Nigeria - Water - Impact on Lagos water of WB privatisation plans, union response

David Hall
Date published: 
Jul 2010

Policies in the water sector in Nigeria have been constrained by the international financial institutions and donors. A series of projects from the late 1990s, all effectively required some form of  privatisation. The biggest of these concerned Lagos, the largest city in Africa, with a population forecast to rise to 23m. by the year 2015, when it will be the 3rd largest city in the world (after Tokyo and Bombay). The Lagos State Water Company (LWSC), has ageing supply lines, water works and poor electricity supply. Only about 4million of the state’s 15million population have access to piped water, others are supplied by private tankers, water carts, boreholes and wells.

In 1999, the World Bank’s private sector arm, the International Finance Corporation (IFC), developed a proposal which “required the Lagos state government to seek private sector operators for the operation of its water utility” (at the same time, the IFC was also pushing through the privatisation of the national airline, and the Lagos State government was agreeing a corrupt power project with Enron). Privatisation was expected to reduce the cost of water, enable investment, and improve public health and economic growth.  The privatisation was seen as opening a larger market for contracts elsewhere in the country over the next few years. The British government sent a 14 person delegation in February 2002, and Thames Water, Severn Trent, Veolia and Suez prequalified as bidders. But later that year the multinationals decided on a global withdrawal from developing countries, and so the entire World Bank/IFC plan for Lagos became pointless. Nevertheless, in 2004 a new law was passed, with no public debate, to enable the privatisation, which gave the new Lagos Water Company the power to disconnect water supply even from public primary schools defaulting in payment of water bills.

In 2010, there is little sign of any IFI or donor policies for water and sanitation in Lagos. Public meetings, however, continue to demand the development of these services. The water workers union has opposed the attempts at privatisation, but now proposes to start drawing up its own plans for a public water and sanitation services in the city.

The same privatisation policies have been pursued by donors elsewhere in Nigeria. In April 2005, WaterAid, the UK water charity, and Partners for Water and Sanitation (PAWS) , which included the UK private water companies, set up a project in 3 small towns to create Water Consumer Associations (WCA), with user charges paying for part of the costs of construction, and covering all operation and maintenance. There was strong resistance from communities to the new charges, but the project team “educated them on cost recovery”.

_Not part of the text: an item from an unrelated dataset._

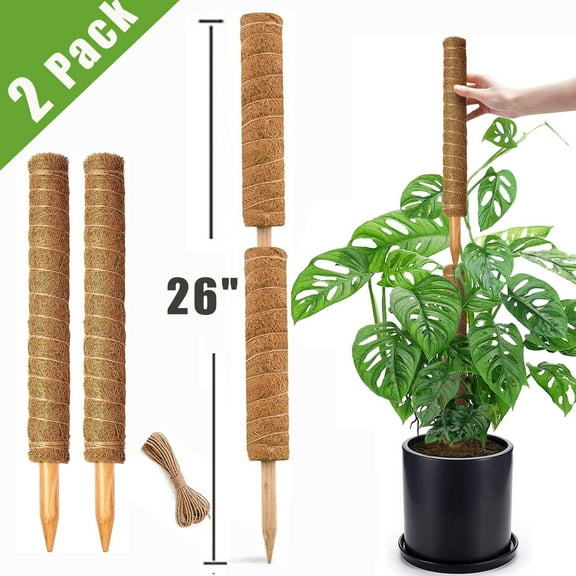 2 Pack Moss Pole, Each 15 Inch, Extendable Design to 26 Inch Moss Pole for Monstera, Moss Poles for Climbing Indoor, Coir Pole Sticks Support Stakes for Potted Plants, Pothos, Philodendron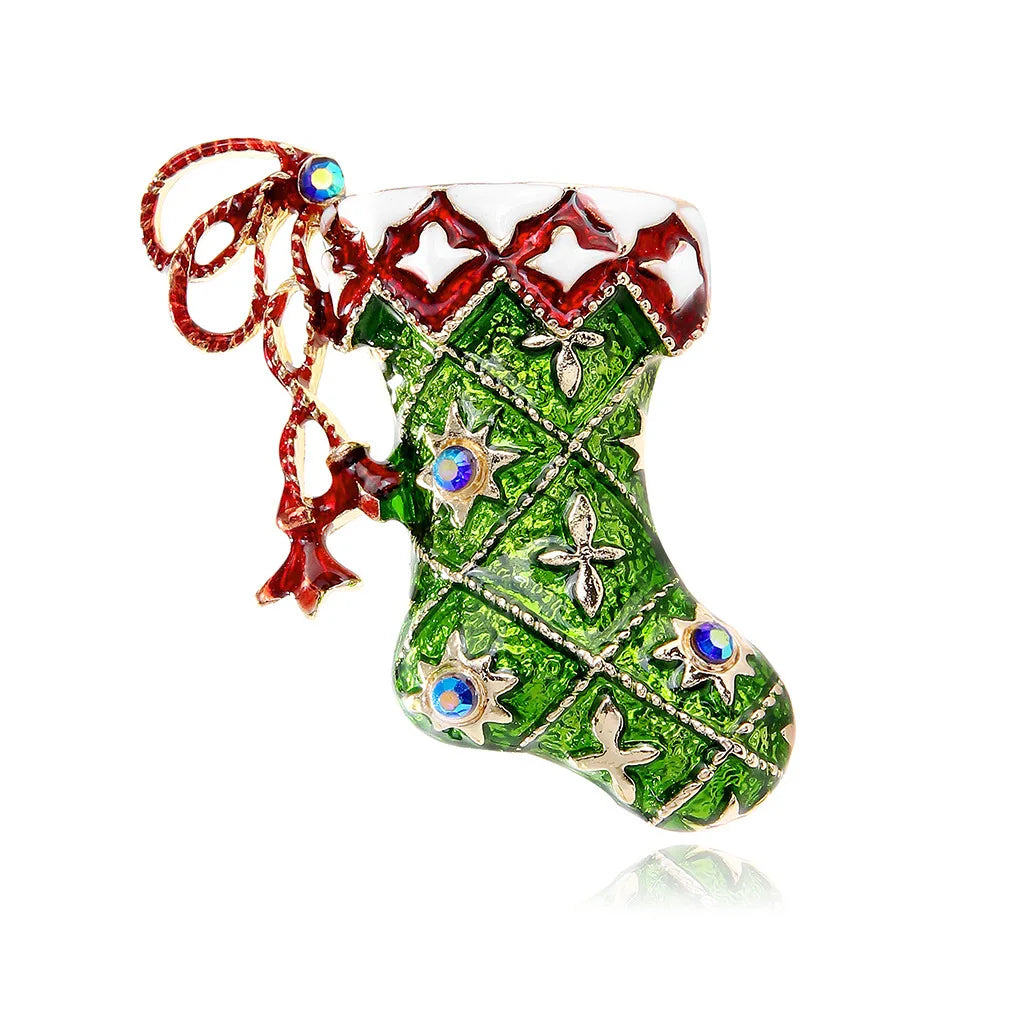 DR035 Fashion Enamel Boot Brooch Women Christmas Brooch Jewelry Wholesale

  • In April 2002, the World Bank set up the first National Urban Water Sector Reform  project, with privatisation as a conditionality.  Originally it was to involve seven states, selected not because of their needs for clean water supply, but “because their governments were prepared to consider private sector investment”, but the bank was unwilling to provide enough money - Kaduna state alone estimated that $257m was required to repair and expand its water network to cover 60% of the population – and the project was scaled back to just 3 states.
  • In 2003 the World Bank suggested developing privatisation of water in Nigeria through a ‘franchising’ structure, similar to the principle used for fast food chains like KFC, whereby local private water vendors would be ‘branded’ by a multinational eg Suez. The concept was abandoned after the multinationals said they were not interested.
  • In 2005 the World Bank started another project, worth $200m, in two states: Lagos and Cross River, also based on privatisation: “to establish a successful PPP intervention through management contracts. If management contracts can develop a positive track record, then higher forms of PPP can be considered where necessary".